03:24So I wanted to get that idea of infinite bass so we stacked up a lot of that, you know, we
03:30have more than one thing playing basses, you know, I mean I think on one track we had about
03:36twenty different things all doing bass. There's a lot of things on it that shouldn't really work,
03:43orchestras with rock groups shouldn't really work, you know, because they're not supposed
03:47to be as percussing.

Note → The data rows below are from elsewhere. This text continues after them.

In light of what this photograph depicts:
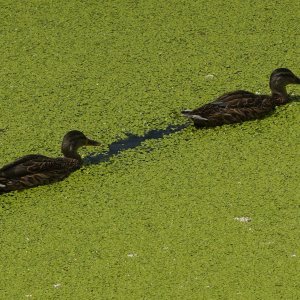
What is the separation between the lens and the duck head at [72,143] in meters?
8.37

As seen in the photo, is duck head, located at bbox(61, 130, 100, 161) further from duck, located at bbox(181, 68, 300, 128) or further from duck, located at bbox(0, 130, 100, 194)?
duck, located at bbox(181, 68, 300, 128)

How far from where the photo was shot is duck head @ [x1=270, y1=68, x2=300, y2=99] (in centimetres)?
901

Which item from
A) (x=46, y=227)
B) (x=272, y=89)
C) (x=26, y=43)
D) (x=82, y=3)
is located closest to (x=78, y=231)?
(x=46, y=227)

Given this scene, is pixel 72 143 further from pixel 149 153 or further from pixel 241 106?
pixel 241 106

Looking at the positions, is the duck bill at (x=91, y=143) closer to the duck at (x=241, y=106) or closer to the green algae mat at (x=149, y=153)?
the green algae mat at (x=149, y=153)

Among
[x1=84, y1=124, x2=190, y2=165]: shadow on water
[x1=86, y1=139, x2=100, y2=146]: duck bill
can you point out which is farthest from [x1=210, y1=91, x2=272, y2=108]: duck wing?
[x1=86, y1=139, x2=100, y2=146]: duck bill

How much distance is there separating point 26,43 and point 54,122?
163cm

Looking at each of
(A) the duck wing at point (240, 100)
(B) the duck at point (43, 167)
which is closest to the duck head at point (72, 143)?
(B) the duck at point (43, 167)

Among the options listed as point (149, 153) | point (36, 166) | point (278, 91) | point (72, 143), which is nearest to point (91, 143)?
point (72, 143)

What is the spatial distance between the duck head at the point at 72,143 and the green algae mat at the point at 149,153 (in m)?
0.16

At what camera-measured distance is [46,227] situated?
298 inches

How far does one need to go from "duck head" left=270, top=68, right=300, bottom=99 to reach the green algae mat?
183 millimetres

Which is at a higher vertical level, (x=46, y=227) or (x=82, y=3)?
(x=82, y=3)

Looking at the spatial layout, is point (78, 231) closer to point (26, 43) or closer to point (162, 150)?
point (162, 150)
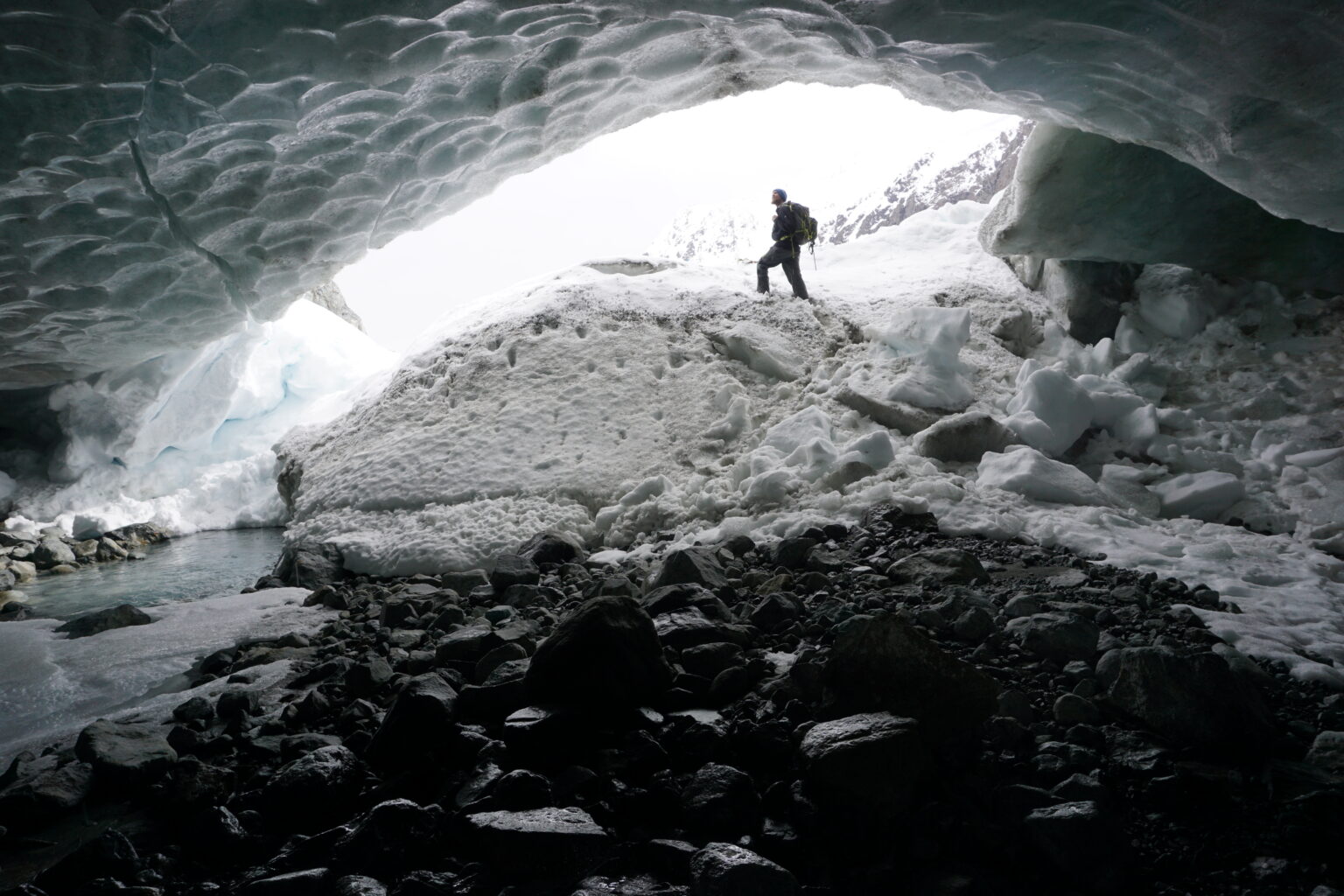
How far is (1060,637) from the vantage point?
98.3 inches

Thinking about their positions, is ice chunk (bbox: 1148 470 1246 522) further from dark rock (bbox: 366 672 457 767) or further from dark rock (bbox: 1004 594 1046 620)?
dark rock (bbox: 366 672 457 767)

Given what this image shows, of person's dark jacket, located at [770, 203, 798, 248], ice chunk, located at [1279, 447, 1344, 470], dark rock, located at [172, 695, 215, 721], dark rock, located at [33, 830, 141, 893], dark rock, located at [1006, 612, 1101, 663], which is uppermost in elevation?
person's dark jacket, located at [770, 203, 798, 248]

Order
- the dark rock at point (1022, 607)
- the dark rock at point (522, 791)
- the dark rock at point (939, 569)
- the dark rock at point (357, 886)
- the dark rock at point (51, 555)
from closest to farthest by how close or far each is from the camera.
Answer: the dark rock at point (357, 886), the dark rock at point (522, 791), the dark rock at point (1022, 607), the dark rock at point (939, 569), the dark rock at point (51, 555)

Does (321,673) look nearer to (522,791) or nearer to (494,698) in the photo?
(494,698)

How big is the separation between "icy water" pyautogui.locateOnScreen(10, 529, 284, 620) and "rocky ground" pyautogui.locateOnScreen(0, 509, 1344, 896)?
4111 mm

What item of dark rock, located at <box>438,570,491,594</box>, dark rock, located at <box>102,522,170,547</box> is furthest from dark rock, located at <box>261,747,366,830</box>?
dark rock, located at <box>102,522,170,547</box>

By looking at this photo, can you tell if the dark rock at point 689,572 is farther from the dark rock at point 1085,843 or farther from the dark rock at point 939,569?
the dark rock at point 1085,843

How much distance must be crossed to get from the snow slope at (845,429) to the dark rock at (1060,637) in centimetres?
85

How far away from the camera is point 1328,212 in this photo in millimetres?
4340

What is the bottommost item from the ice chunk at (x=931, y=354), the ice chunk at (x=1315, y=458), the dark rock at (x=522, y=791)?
the dark rock at (x=522, y=791)

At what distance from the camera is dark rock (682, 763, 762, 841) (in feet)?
5.82

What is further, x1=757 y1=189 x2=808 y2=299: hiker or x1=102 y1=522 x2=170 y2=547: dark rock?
x1=102 y1=522 x2=170 y2=547: dark rock

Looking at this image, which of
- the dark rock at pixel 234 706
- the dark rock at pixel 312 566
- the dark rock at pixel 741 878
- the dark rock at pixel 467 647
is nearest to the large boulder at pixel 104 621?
the dark rock at pixel 312 566

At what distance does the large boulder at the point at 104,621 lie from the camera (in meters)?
4.08
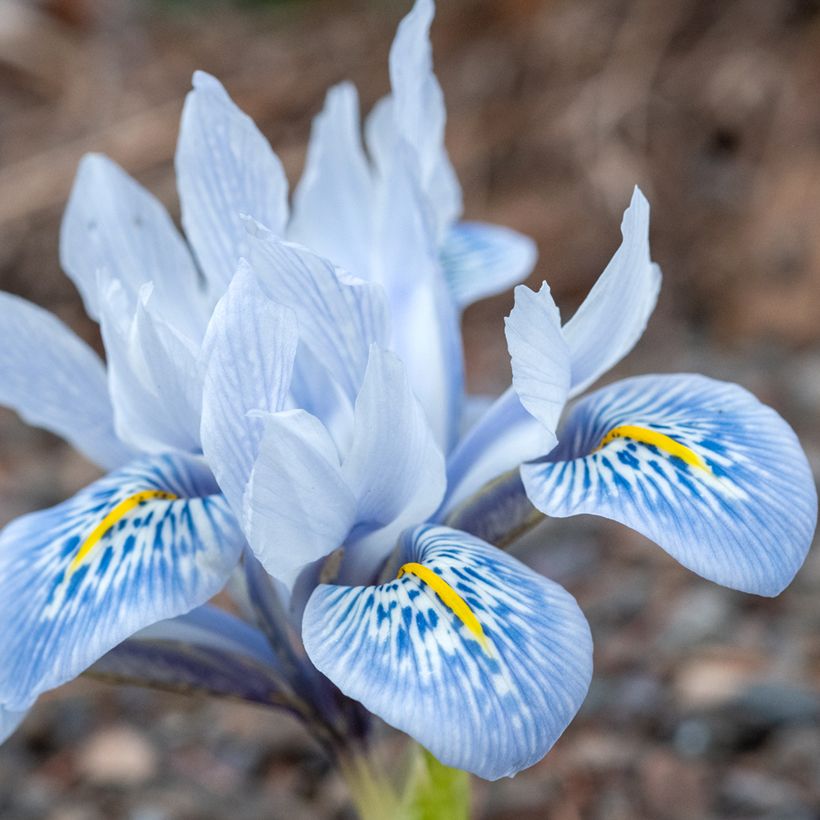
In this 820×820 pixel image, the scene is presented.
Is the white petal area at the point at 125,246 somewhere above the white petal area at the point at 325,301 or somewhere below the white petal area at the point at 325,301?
above

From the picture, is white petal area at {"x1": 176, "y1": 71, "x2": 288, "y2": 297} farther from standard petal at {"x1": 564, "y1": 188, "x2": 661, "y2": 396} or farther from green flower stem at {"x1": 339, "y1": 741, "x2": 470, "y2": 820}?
green flower stem at {"x1": 339, "y1": 741, "x2": 470, "y2": 820}

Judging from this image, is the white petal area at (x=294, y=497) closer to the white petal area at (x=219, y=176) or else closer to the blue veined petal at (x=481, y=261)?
the white petal area at (x=219, y=176)

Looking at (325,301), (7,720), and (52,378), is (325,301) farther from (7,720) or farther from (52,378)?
Answer: (7,720)

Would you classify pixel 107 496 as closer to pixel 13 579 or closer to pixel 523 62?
pixel 13 579

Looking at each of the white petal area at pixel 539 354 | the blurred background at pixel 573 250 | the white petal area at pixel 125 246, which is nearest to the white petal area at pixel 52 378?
the white petal area at pixel 125 246

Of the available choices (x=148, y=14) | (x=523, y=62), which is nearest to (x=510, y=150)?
(x=523, y=62)

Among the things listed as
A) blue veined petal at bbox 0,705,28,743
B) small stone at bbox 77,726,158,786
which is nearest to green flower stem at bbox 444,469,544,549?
blue veined petal at bbox 0,705,28,743

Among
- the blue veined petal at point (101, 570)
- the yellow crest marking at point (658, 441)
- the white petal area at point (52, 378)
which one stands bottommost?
the yellow crest marking at point (658, 441)
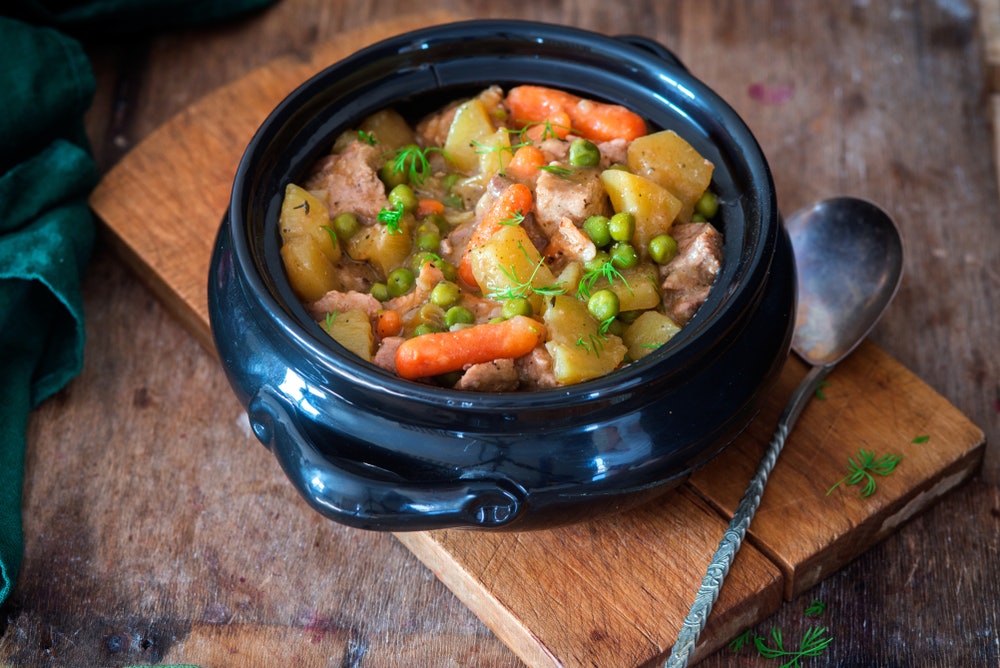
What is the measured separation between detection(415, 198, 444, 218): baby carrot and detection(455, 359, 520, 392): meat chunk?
597 millimetres

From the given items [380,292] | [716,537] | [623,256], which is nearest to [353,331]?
[380,292]

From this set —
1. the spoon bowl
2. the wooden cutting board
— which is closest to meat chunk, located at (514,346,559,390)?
the wooden cutting board

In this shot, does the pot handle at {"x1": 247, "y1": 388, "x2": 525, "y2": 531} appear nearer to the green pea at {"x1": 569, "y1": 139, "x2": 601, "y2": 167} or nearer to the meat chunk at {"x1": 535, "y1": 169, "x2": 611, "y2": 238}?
the meat chunk at {"x1": 535, "y1": 169, "x2": 611, "y2": 238}

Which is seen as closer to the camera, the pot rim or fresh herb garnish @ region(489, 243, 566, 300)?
the pot rim

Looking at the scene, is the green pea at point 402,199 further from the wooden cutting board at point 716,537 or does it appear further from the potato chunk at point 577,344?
the wooden cutting board at point 716,537

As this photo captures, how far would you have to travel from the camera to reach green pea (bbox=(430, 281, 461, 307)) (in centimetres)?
280

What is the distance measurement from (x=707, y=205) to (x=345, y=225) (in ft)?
3.29

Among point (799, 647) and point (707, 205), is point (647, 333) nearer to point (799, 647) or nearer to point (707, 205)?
point (707, 205)

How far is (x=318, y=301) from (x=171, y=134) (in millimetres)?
1520

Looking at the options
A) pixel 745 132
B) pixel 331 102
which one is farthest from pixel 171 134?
pixel 745 132

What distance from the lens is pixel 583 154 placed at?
3023 millimetres

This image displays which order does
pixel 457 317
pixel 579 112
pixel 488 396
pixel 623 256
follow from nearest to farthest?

And I wanted it to sound like an expanded rock band but not just an expanded
03:53rock band that sounded like it had an orchestra with it but also with world music instruments as well.
03:59So the Arabian hood, the didgeridoo, the deduk, the tar from Azerbaijan, all these various things
04:06that help to expand it a bit, you know.
04:08You know.
04:11Yeah.
04:13Yeah.
04:16Yeah.
04:17Yeah.
04:27Working with these other instruments that I'm not familiar with, working with Malik Mansirov who plays the tar, the tar, small stringed instrument with sympathetic strings,
04:54same family of instruments as the guitar and the sitar, and Malik from Azerbaijan, where 50% of the people are still nomadic I believe, he's a little bit like, he's got the speed of John McLaughlin and in a way the mysticism of Ravi Shankar, he's incredible.
05:17And of course the other instruments that might be less familiar to people, the Arabian Ud, I bought that in London, it's a fretless lute, I learned to play it a little bit, I'm not the level of virtuoso on it that Malik is on the tar,
05:34but I took some things from him, the idea of playing on one string, more things on one string than you would normally do in sliding and so on, Dust and Dreams, that kicks off.
05:47Some of these world instruments, they often set the scene before the song starts, it's almost as if when Malik is playing on the beginning of Warflight, you've got almost like the flickering flames of a campfire,
06:02you know, the kind of music that they might have played at one time when they just sat around to entertain themselves, and I wanted to get an aspect of that, so, a little bit like different relay teams, so you've got the world music musicians, you've got the aspect of folk songs, so,
06:20you know, at times I wanted to, you know, at times I wanted to build back as far as Peter, Paul and Mary, I wanted to have that, but then I wanted to have rock as well, you know, the edge of that, and then whatever orchestra could do on top of that, it's my proudest moment, to be honest, you know, this album.